Description of the task »
Switch "concrete support column" to "concrete pillar" everywhere in the lines below and leave all other text the same.

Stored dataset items
○ ○ ○ ○ ○ ○ ○
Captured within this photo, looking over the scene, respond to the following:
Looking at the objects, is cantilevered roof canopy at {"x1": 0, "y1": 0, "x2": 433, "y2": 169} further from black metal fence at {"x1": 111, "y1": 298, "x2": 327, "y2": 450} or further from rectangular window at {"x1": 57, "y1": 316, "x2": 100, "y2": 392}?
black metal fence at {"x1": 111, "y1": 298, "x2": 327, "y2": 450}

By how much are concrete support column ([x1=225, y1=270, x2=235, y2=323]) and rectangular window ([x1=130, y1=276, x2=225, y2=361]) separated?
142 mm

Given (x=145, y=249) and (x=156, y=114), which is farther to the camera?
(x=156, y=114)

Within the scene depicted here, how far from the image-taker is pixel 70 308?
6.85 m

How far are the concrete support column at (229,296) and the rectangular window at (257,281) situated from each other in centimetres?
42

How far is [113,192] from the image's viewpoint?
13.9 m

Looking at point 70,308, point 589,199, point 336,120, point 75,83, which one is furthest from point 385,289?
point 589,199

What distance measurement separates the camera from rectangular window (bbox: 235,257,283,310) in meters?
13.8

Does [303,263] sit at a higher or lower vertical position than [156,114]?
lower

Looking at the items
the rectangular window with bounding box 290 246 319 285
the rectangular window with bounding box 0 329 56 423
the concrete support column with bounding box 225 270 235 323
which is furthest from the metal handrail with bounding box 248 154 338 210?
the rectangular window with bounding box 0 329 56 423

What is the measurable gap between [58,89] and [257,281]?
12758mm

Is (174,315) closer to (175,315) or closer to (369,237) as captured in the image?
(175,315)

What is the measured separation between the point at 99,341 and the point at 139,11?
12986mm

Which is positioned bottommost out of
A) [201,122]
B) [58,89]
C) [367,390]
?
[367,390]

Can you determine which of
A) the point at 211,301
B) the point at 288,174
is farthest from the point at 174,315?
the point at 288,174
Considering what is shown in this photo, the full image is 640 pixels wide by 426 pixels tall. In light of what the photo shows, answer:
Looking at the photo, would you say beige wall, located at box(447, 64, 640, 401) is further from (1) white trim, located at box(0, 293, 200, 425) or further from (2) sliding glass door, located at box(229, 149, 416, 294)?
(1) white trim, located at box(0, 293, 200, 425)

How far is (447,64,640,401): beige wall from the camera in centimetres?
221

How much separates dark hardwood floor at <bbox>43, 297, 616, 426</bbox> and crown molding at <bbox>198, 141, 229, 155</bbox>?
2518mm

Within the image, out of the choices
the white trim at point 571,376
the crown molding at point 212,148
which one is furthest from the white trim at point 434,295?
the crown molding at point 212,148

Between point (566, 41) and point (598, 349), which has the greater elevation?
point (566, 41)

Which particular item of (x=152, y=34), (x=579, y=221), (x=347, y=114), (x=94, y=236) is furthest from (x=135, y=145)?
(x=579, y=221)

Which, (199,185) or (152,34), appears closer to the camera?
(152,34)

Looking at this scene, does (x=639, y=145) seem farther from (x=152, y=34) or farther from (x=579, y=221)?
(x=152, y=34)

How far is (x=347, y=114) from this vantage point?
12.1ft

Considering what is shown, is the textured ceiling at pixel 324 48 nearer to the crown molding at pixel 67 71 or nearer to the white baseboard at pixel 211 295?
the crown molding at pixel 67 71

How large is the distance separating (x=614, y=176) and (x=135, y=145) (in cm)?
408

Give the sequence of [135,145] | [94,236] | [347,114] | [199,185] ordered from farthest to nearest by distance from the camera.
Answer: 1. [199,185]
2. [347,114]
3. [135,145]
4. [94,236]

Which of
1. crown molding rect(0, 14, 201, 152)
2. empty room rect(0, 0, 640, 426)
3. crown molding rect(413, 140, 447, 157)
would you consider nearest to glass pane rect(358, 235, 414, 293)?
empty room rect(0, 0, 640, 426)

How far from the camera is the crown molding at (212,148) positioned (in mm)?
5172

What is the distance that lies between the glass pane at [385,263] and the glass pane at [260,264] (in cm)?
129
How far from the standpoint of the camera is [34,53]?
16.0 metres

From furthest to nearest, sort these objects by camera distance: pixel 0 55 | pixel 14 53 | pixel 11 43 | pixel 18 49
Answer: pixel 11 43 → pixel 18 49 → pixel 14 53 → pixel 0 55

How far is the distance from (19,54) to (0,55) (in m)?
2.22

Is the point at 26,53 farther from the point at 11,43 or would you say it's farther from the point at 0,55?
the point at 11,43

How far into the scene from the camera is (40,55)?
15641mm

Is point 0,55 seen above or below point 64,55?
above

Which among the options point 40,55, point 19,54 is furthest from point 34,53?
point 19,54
○ ○ ○ ○ ○ ○ ○
Correct answer »
Captured within this photo, looking over the scene, respond to the following:
Looking at the objects, is cantilevered roof canopy at {"x1": 0, "y1": 0, "x2": 433, "y2": 169} further from black metal fence at {"x1": 111, "y1": 298, "x2": 327, "y2": 450} or further from rectangular window at {"x1": 57, "y1": 316, "x2": 100, "y2": 392}?
black metal fence at {"x1": 111, "y1": 298, "x2": 327, "y2": 450}

By how much are concrete pillar ([x1=225, y1=270, x2=235, y2=323]) and rectangular window ([x1=130, y1=276, x2=225, y2=361]) separated?
142 mm

Given (x=145, y=249) and (x=156, y=114), which is farther to the camera?
(x=156, y=114)

Within the scene depicted here, how far from the image-taker is pixel 70 308?
6.85 m

How far are the concrete pillar at (229,296) and the rectangular window at (257,281) situated from each other in centimetres?
42

How far is [113,192] from the image's viewpoint?
13.9 m

Looking at point 70,308, point 589,199, point 336,120, point 75,83, which one is furthest from point 385,289?
point 589,199

What distance measurement separates the camera from rectangular window (bbox: 235,257,283,310) in meters?
13.8

Does [303,263] sit at a higher or lower vertical position than [156,114]?
lower

Looking at the items
the rectangular window with bounding box 290 246 319 285
the rectangular window with bounding box 0 329 56 423
the concrete pillar with bounding box 225 270 235 323
which is furthest from the metal handrail with bounding box 248 154 338 210?
the rectangular window with bounding box 0 329 56 423

What is the measurable gap between [58,89] and [257,281]?
12758mm

Is (174,315) closer to (175,315) or closer to (369,237) as captured in the image?
(175,315)

What is the measured separation between the point at 99,341 and the point at 139,11?
12986mm

Which is positioned bottommost out of
A) [201,122]
B) [58,89]
C) [367,390]
?
[367,390]

Can you determine which of
A) the point at 211,301
B) the point at 288,174
is farthest from the point at 174,315?
the point at 288,174
Considering what is shown in this photo, the full image is 640 pixels wide by 426 pixels tall. In light of what the photo shows, answer:
Looking at the photo, would you say beige wall, located at box(447, 64, 640, 401) is further from (1) white trim, located at box(0, 293, 200, 425) or further from (2) sliding glass door, located at box(229, 149, 416, 294)?
(1) white trim, located at box(0, 293, 200, 425)

How far is (447,64,640,401): beige wall from the camera in centimetres?
221

How much separates dark hardwood floor at <bbox>43, 297, 616, 426</bbox> and crown molding at <bbox>198, 141, 229, 155</bbox>?
2518mm

Within the image, out of the choices
the white trim at point 571,376
the crown molding at point 212,148
which one is furthest from the white trim at point 434,295?
the crown molding at point 212,148

Between point (566, 41) and point (598, 349), which has the greater elevation?
point (566, 41)

Which particular item of (x=152, y=34), (x=579, y=221), (x=347, y=114), (x=94, y=236) is furthest from (x=135, y=145)?
(x=579, y=221)

Which, (199,185) or (152,34), appears closer to the camera?
(152,34)

Looking at this scene, does (x=639, y=145) seem farther from (x=152, y=34) or farther from (x=579, y=221)?
(x=152, y=34)

How far is (x=347, y=114) from this vantage point?
12.1ft

Considering what is shown, is the textured ceiling at pixel 324 48 nearer to the crown molding at pixel 67 71 or nearer to the white baseboard at pixel 211 295?
the crown molding at pixel 67 71

How large is the distance separating (x=614, y=176) and (x=135, y=145) (in cm)?
408

Give the sequence of [135,145] | [94,236] | [347,114] | [199,185] ordered from farthest to nearest by distance from the camera.
Answer: 1. [199,185]
2. [347,114]
3. [135,145]
4. [94,236]

Which of
1. crown molding rect(0, 14, 201, 152)
2. empty room rect(0, 0, 640, 426)
3. crown molding rect(413, 140, 447, 157)
would you consider nearest to glass pane rect(358, 235, 414, 293)?
empty room rect(0, 0, 640, 426)

How far from the camera is the crown molding at (212,148) positioned (in mm)?
5172

What is the distance that lies between the glass pane at [385,263] and the glass pane at [260,264] (in cm)?
129
How far from the standpoint of the camera is [34,53]?
16.0 metres

From furthest to nearest, sort these objects by camera distance: pixel 0 55 | pixel 14 53 | pixel 11 43 | pixel 18 49
Answer: pixel 11 43 → pixel 18 49 → pixel 14 53 → pixel 0 55

How far is the distance from (19,54) to (0,55) (in m)?
2.22

Is the point at 26,53 farther from the point at 11,43 or would you say it's farther from the point at 0,55?
the point at 11,43

How far into the scene from the camera is (40,55)?
15641mm

Is point 0,55 seen above or below point 64,55?
above

Which among the options point 40,55, point 19,54 is furthest from point 34,53?
point 19,54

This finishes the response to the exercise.